→ **WRITTEN REQUEST**: Summarize the excerpt on the biodegradable substrate for plant cultivation in two sentences.

→ **EXCERPTED PASSAGE**:
........
Moreover, the biodegradable substrate in the form of rolled endless strip, can be cut into templates in step 16. For example, cutting in step 16 can be performed in such a manner that the roll of the biodegradable substrate is unfolded with a constant linear velocity and cut into rectangles with dimensions according to the needs of end users. For example, rectangles with the sides: long side from 99 cm to 101 cm, and short side from 19.5 cm to 20.5 cm, are cut out from an endless strand of the biodegradable substrate. After cutting out the templates, in step 17, can be packaged in unitary and collective packages, according to the receivers’ needs. For example, the cut out templates of the biodegradable substrate can be packaged in bundles, in which the cut substrate templates are arranged in layers - one on top of the other, and wrapped with a foil, for example, white and black foil, subsequently arranging the wrapped bundles on pallets. The biodegradable substrate in the form of bundles is more convenient to handle. Fig. 2 presents schematically embodiments of the biodegradable substrate 20,

30 for plant cultivation. The biodegradable substrate can comprise a primary layer 21 and possibly at least one additional layer 22, each layer 21, 22 thereof preferably having the form of a needled mat, each constituting a compact structure of mutually entangled fibres, produced in step 14 and cut to a proper size. Therefore, in one embodiment, the biodegradable substrate 20 can consist of a single layer-, i.e.a primary layer 21 , in the form of a needled mat, as schematically presented in Fig. 1 A, and in the subsequent embodiments, the substrate 30 can comprise a plurality of layers, i.e. a primary layer 21 and additional layers 22, each layer 21, 22 in the form of needled mat, as schematically presented in Fig. 2B and Fig. 2C.
........
→ **SUPPLIED INFORMATION**:
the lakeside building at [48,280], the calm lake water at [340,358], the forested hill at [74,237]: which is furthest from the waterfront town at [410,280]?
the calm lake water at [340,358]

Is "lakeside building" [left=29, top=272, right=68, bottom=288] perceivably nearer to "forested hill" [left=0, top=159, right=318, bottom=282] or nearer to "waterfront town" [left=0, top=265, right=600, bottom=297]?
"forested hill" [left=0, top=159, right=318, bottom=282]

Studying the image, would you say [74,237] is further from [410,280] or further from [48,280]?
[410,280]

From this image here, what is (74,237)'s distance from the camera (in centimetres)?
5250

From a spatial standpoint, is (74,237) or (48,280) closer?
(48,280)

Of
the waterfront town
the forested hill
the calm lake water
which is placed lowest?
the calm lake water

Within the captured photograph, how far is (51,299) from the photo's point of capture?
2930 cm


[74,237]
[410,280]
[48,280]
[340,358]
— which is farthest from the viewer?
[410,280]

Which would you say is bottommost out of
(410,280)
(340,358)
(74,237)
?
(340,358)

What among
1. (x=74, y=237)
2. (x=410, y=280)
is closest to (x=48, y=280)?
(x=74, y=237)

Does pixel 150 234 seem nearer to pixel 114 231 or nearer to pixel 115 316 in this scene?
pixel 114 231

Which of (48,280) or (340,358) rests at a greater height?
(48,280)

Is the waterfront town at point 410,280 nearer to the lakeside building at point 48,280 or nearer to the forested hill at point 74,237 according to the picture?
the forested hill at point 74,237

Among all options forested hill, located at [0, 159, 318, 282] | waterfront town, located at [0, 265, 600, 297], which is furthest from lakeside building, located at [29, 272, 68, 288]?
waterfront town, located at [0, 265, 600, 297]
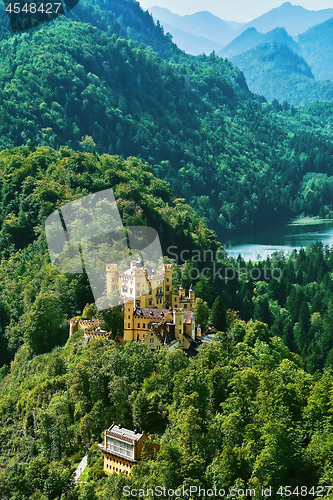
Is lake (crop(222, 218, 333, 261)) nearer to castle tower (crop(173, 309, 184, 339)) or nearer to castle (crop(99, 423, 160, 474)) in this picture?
castle tower (crop(173, 309, 184, 339))

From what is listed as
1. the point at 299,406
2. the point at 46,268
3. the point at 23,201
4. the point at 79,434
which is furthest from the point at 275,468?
the point at 23,201

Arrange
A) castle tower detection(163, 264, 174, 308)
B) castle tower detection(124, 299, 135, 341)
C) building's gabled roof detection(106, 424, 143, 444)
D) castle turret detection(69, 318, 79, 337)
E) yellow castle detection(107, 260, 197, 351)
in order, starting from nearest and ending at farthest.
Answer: building's gabled roof detection(106, 424, 143, 444), yellow castle detection(107, 260, 197, 351), castle tower detection(124, 299, 135, 341), castle tower detection(163, 264, 174, 308), castle turret detection(69, 318, 79, 337)

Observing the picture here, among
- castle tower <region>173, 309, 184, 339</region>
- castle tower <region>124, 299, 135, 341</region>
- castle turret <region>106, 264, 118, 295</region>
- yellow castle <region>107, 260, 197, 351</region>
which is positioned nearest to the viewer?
yellow castle <region>107, 260, 197, 351</region>

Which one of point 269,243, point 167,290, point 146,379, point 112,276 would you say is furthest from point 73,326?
point 269,243

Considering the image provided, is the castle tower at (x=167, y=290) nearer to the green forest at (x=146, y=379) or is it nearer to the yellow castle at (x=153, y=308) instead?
the yellow castle at (x=153, y=308)

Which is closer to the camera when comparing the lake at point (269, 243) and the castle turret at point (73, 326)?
the castle turret at point (73, 326)

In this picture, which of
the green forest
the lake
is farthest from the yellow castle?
the lake

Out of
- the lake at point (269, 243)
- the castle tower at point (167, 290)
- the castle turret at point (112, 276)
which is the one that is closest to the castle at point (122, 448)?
the castle tower at point (167, 290)

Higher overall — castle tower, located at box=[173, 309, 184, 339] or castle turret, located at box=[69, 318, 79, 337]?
castle tower, located at box=[173, 309, 184, 339]

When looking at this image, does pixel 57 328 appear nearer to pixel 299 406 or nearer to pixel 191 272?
pixel 191 272
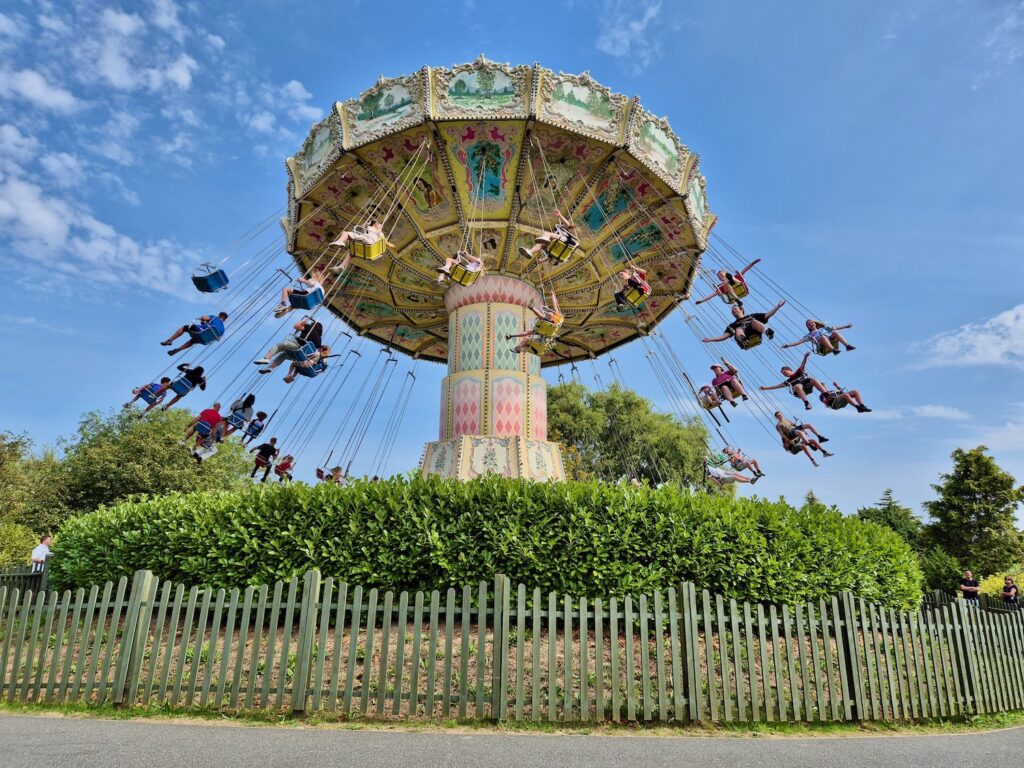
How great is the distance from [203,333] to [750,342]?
1094cm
........
→ **FULL OUTPUT**: The biodegradable substrate, supplied as a rolled endless strip, can be cut into rectangular templates sized to end users' needs and then packaged, for example in foil-wrapped bundles stacked in layers and arranged on pallets. The substrate can consist of a single primary layer or of a primary layer plus additional layers, each preferably a needled mat of mutually entangled fibres.